So, let's say you're watching a new cop show on this thing called "television," which is an archaic form of tivo or iTunes. And the show, episode after episode, delivers great writing, crisp characters, tense situations and gritty, urban drama you want to keep coming back for. Oh, and the gruff Captain is played by an animatronic kangaroo.
I figure that might have happened for one of two reasons. Either the creators had it in there from the beginning, "Our show, Guts and Pouches, will be different from all the others because the gruff Captain is played by an animatronic kangaroo." And they were really excited about that. Or when they were turning in drafts to the network, some producer there said, "You know what this really needs? An animatronic kangaroo." And they grumbled but they put it in.
Two ways it might have happened; three potential outcomes.

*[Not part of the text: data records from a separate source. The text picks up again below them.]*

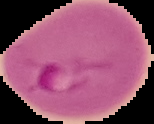
Summary:
  - Result: Plasmodium parasites detected
  - Preparation: thin blood film
  - Image size: 154×124 pixels
  - Image type: cell region segmented out of the field of view; surrounding area masked to black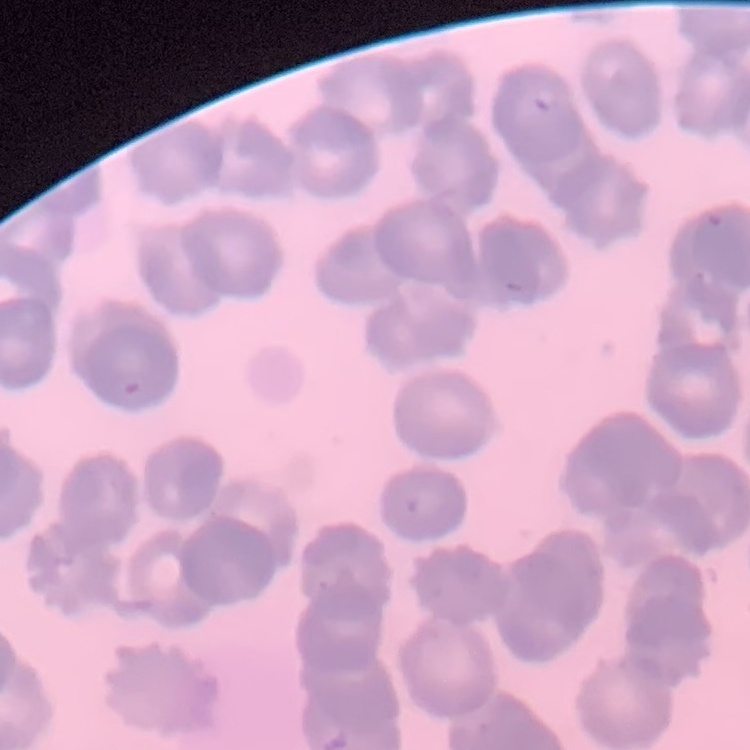
{
  "erythrocyte_morphology": "rouleaux formation",
  "image_type": "one tile cut from a larger photomicrograph",
  "preparation": "thin peripheral smear",
  "stain": "Field's or Giemsa"
}Report the malaria status of this cell.
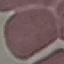

Uninfected.

Summary:
  - Stain: Giemsa
  - Image type: automatically extracted cell patch, resized to 64 × 64 pixels
  - Capture: smartphone camera at the microscope eyepiece
  - Preparation: thin blood filmName the blood parasite species.
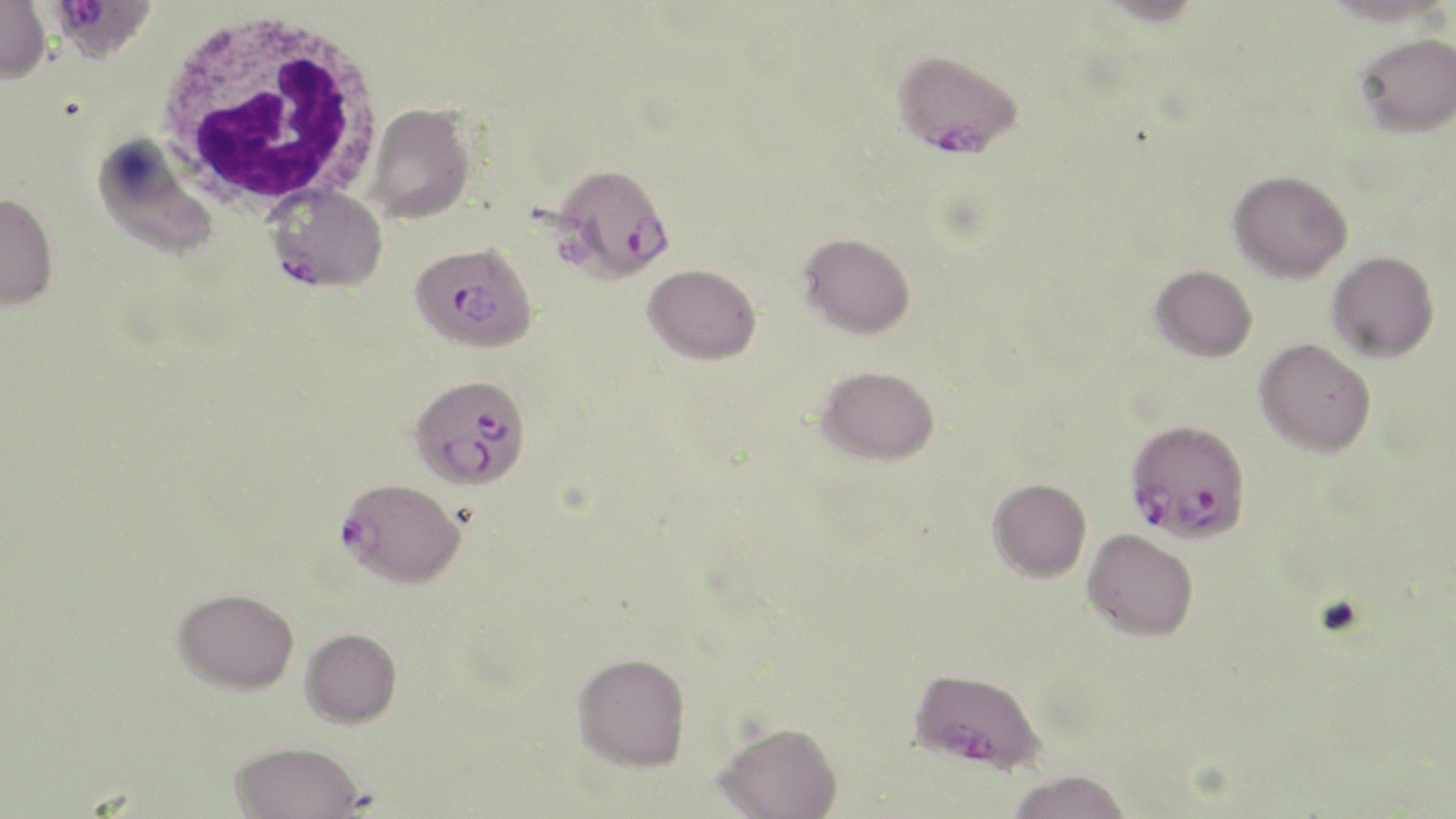

Plasmodium falciparum.

stain = May-Grünwald-Giemsa
field of view = one of a larger specimen
modality = optical microscopy
Plasmodium falciparum-infected red blood cell locations (subset) = approximate bounding boxes as [x1, y1, x2, y2] in pixels: [47, 0, 157, 64], [891, 48, 1022, 158], [268, 184, 388, 292], [409, 241, 538, 353], [409, 373, 530, 490], [1125, 418, 1252, 544], [337, 477, 466, 588], [909, 667, 1046, 773]
preparation = thin blood film
magnification = 1000x
image size = 1456×819 pixels
uninfected red blood cell locations (subset) = approximate bounding boxes as [x1, y1, x2, y2] in pixels: [0, 1, 51, 84], [1327, 1, 1453, 26], [1355, 32, 1456, 138], [366, 102, 475, 224], [93, 133, 219, 260], [1228, 170, 1352, 283], [0, 192, 58, 310], [798, 231, 916, 339], [1327, 251, 1440, 363], [643, 263, 761, 364], [1151, 265, 1258, 362], [1254, 338, 1376, 457], [816, 365, 941, 465], [988, 477, 1091, 581], [1082, 529, 1199, 641], [173, 587, 299, 693], [300, 627, 402, 726], [572, 652, 691, 771], [715, 721, 843, 819], [230, 740, 364, 819], [1005, 769, 1131, 819]
white blood cell locations = approximate bounding boxes as [x1, y1, x2, y2] in pixels: [153, 10, 385, 212]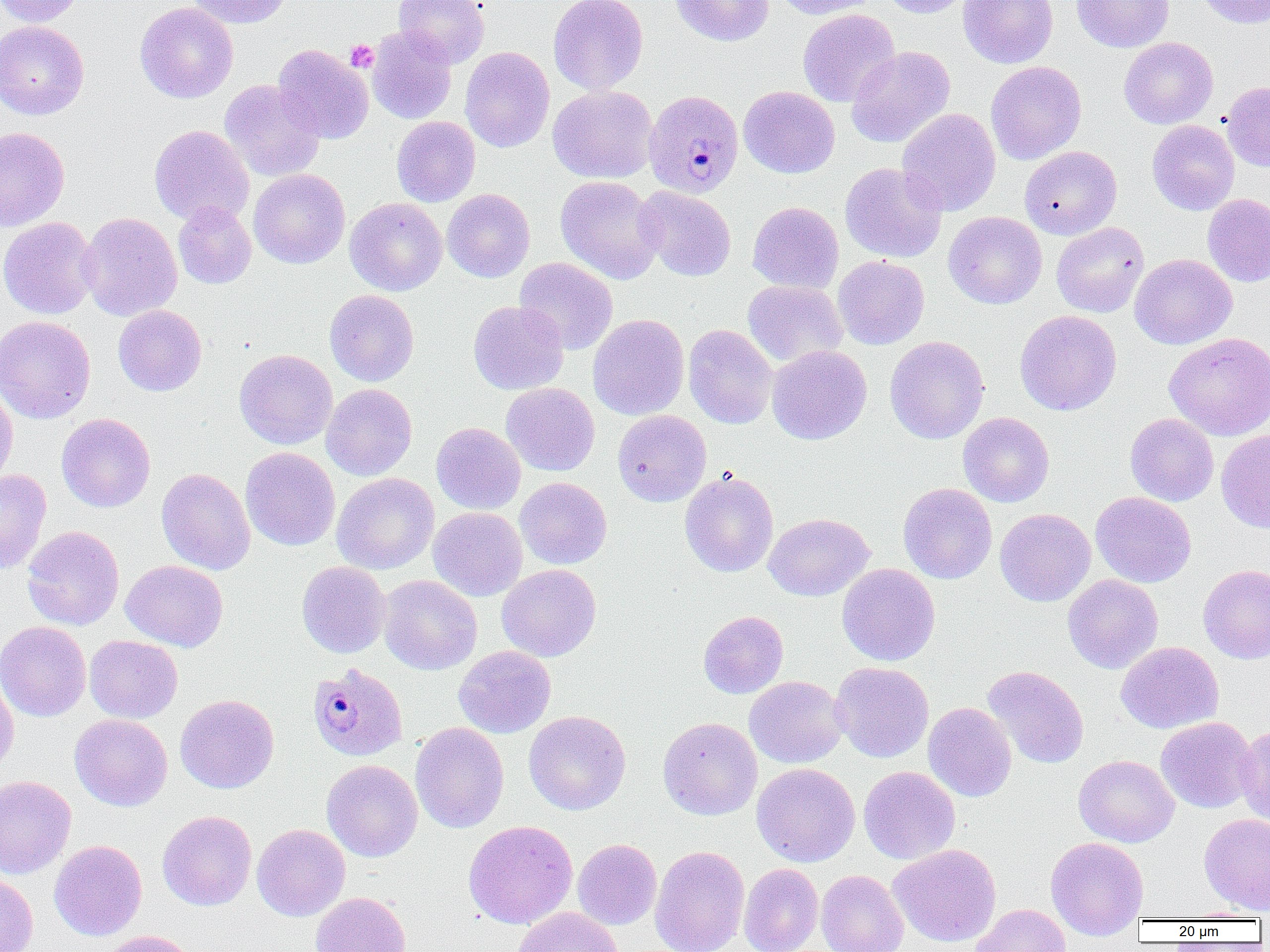 Approximate bounding boxes as named x1/y1/x2/y2 corners in pixels. Platelet locations: (x1=345, y1=40, x2=378, y2=72). Plasmodium malariae-infected red blood cell locations: (x1=646, y1=89, x2=747, y2=199), (x1=303, y1=666, x2=404, y2=764). Uninfected red blood cell locations: (x1=0, y1=0, x2=86, y2=26), (x1=186, y1=0, x2=292, y2=28), (x1=393, y1=0, x2=490, y2=67), (x1=548, y1=0, x2=648, y2=95), (x1=670, y1=0, x2=774, y2=46), (x1=775, y1=0, x2=880, y2=20), (x1=879, y1=0, x2=974, y2=18), (x1=959, y1=0, x2=1058, y2=68), (x1=1072, y1=0, x2=1174, y2=53), (x1=1195, y1=0, x2=1270, y2=28), (x1=135, y1=2, x2=238, y2=103), (x1=797, y1=9, x2=900, y2=107), (x1=0, y1=20, x2=89, y2=120), (x1=367, y1=26, x2=457, y2=124), (x1=1119, y1=37, x2=1218, y2=129), (x1=272, y1=45, x2=373, y2=143), (x1=846, y1=45, x2=955, y2=148), (x1=460, y1=47, x2=554, y2=152), (x1=986, y1=61, x2=1086, y2=164), (x1=219, y1=80, x2=325, y2=182), (x1=1221, y1=81, x2=1270, y2=172), (x1=548, y1=85, x2=658, y2=184), (x1=738, y1=86, x2=840, y2=178), (x1=897, y1=108, x2=1001, y2=216), (x1=392, y1=116, x2=480, y2=207), (x1=1147, y1=120, x2=1239, y2=215), (x1=149, y1=125, x2=254, y2=227), (x1=0, y1=127, x2=69, y2=231), (x1=1020, y1=146, x2=1121, y2=239), (x1=839, y1=162, x2=948, y2=263), (x1=248, y1=169, x2=350, y2=269), (x1=555, y1=176, x2=664, y2=284), (x1=635, y1=186, x2=736, y2=281), (x1=442, y1=189, x2=535, y2=282), (x1=1202, y1=194, x2=1270, y2=287), (x1=345, y1=197, x2=447, y2=296), (x1=173, y1=201, x2=256, y2=289), (x1=748, y1=201, x2=844, y2=294), (x1=943, y1=211, x2=1047, y2=309), (x1=78, y1=212, x2=182, y2=321), (x1=0, y1=217, x2=99, y2=319), (x1=1051, y1=222, x2=1149, y2=317), (x1=1130, y1=254, x2=1237, y2=349), (x1=833, y1=255, x2=929, y2=349), (x1=514, y1=257, x2=618, y2=355), (x1=742, y1=279, x2=847, y2=367), (x1=324, y1=289, x2=419, y2=386), (x1=468, y1=300, x2=569, y2=395), (x1=113, y1=304, x2=207, y2=396), (x1=1014, y1=310, x2=1121, y2=415), (x1=588, y1=314, x2=689, y2=421), (x1=0, y1=315, x2=95, y2=424), (x1=683, y1=324, x2=777, y2=429), (x1=1164, y1=332, x2=1270, y2=440), (x1=885, y1=335, x2=989, y2=444), (x1=767, y1=345, x2=871, y2=445), (x1=234, y1=349, x2=337, y2=449), (x1=0, y1=382, x2=18, y2=489), (x1=501, y1=383, x2=599, y2=476), (x1=321, y1=384, x2=417, y2=480), (x1=613, y1=410, x2=711, y2=506), (x1=958, y1=412, x2=1054, y2=507), (x1=56, y1=413, x2=156, y2=512), (x1=1125, y1=413, x2=1218, y2=506), (x1=431, y1=422, x2=526, y2=514), (x1=1216, y1=429, x2=1270, y2=533), (x1=240, y1=447, x2=340, y2=551), (x1=156, y1=468, x2=255, y2=575), (x1=0, y1=469, x2=51, y2=575), (x1=680, y1=470, x2=778, y2=577), (x1=331, y1=472, x2=439, y2=574), (x1=514, y1=477, x2=612, y2=569), (x1=898, y1=483, x2=997, y2=584), (x1=1091, y1=492, x2=1196, y2=588), (x1=428, y1=507, x2=527, y2=601), (x1=995, y1=508, x2=1096, y2=606), (x1=763, y1=513, x2=875, y2=601), (x1=22, y1=525, x2=124, y2=630), (x1=120, y1=560, x2=228, y2=651), (x1=296, y1=561, x2=391, y2=658), (x1=497, y1=563, x2=601, y2=662), (x1=837, y1=563, x2=940, y2=666), (x1=1198, y1=564, x2=1270, y2=664), (x1=1062, y1=574, x2=1163, y2=674), (x1=378, y1=575, x2=482, y2=675), (x1=698, y1=610, x2=789, y2=699), (x1=0, y1=620, x2=91, y2=722), (x1=84, y1=635, x2=183, y2=723), (x1=1116, y1=641, x2=1224, y2=734), (x1=453, y1=646, x2=556, y2=738), (x1=830, y1=662, x2=934, y2=763), (x1=982, y1=666, x2=1089, y2=769), (x1=0, y1=667, x2=19, y2=777), (x1=744, y1=676, x2=848, y2=768), (x1=175, y1=694, x2=279, y2=794), (x1=923, y1=702, x2=1017, y2=802), (x1=523, y1=710, x2=631, y2=815), (x1=69, y1=714, x2=172, y2=810), (x1=658, y1=717, x2=762, y2=820), (x1=1155, y1=717, x2=1259, y2=813), (x1=410, y1=722, x2=509, y2=833), (x1=1236, y1=724, x2=1270, y2=826), (x1=1074, y1=755, x2=1179, y2=847), (x1=322, y1=760, x2=422, y2=862), (x1=752, y1=763, x2=860, y2=867), (x1=858, y1=766, x2=960, y2=864), (x1=0, y1=775, x2=76, y2=879), (x1=157, y1=810, x2=257, y2=911), (x1=1199, y1=813, x2=1270, y2=915), (x1=462, y1=819, x2=578, y2=929), (x1=252, y1=824, x2=350, y2=921), (x1=1046, y1=836, x2=1149, y2=939), (x1=573, y1=839, x2=661, y2=930), (x1=49, y1=840, x2=147, y2=941), (x1=889, y1=844, x2=1001, y2=947), (x1=649, y1=845, x2=749, y2=952), (x1=739, y1=863, x2=823, y2=952), (x1=816, y1=870, x2=909, y2=952), (x1=0, y1=872, x2=38, y2=952), (x1=489, y1=874, x2=599, y2=950), (x1=309, y1=891, x2=411, y2=952), (x1=971, y1=904, x2=1071, y2=952), (x1=511, y1=906, x2=624, y2=952), (x1=1182, y1=908, x2=1266, y2=921), (x1=91, y1=930, x2=197, y2=952). Slide-level diagnosis: Plasmodium malariae. Thin blood smear. Image is 1270×952 pixels. 1000x magnification. One field of a larger specimen. Optical microscopy.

1. No one notices. No review ever mentions it.
2. It makes the show. The Washington Post says "It's a keeper if only because the gruff Captain is played by an animatronic kangaroo." The kangaroo gets his own discussions at Television without Pity.
3. It's a disaster. From the beginning, fans and critics wonder what the hell was going through the creators' minds. It drags the show down. Finally, the kangaroo is gone.
I use a tv show as an example because unlike other forms of art, currently, it's cumulative. You have to keep going back to it. With other artforms, you get one shot to get it right.
I am currently deep, almost done with, a project in which I fret that in many scenes, the gruff Captain is played by an animatronic kangaroo. No one forced me to put him there. I did it myself. But, given that this is not a tv series I'm writing (SPOILER: I'm not writing a TV series), I have one shot.